Copy the listing below line for line, changing nothing.

★ ★ ★ ★

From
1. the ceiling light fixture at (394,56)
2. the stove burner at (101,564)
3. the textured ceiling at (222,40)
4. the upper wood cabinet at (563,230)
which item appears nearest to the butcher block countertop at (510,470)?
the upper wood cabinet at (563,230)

★ ★ ★ ★

* Solution to this problem
From
1. the ceiling light fixture at (394,56)
2. the stove burner at (101,564)
3. the textured ceiling at (222,40)
4. the upper wood cabinet at (563,230)
which item appears nearest to the butcher block countertop at (510,470)?
the upper wood cabinet at (563,230)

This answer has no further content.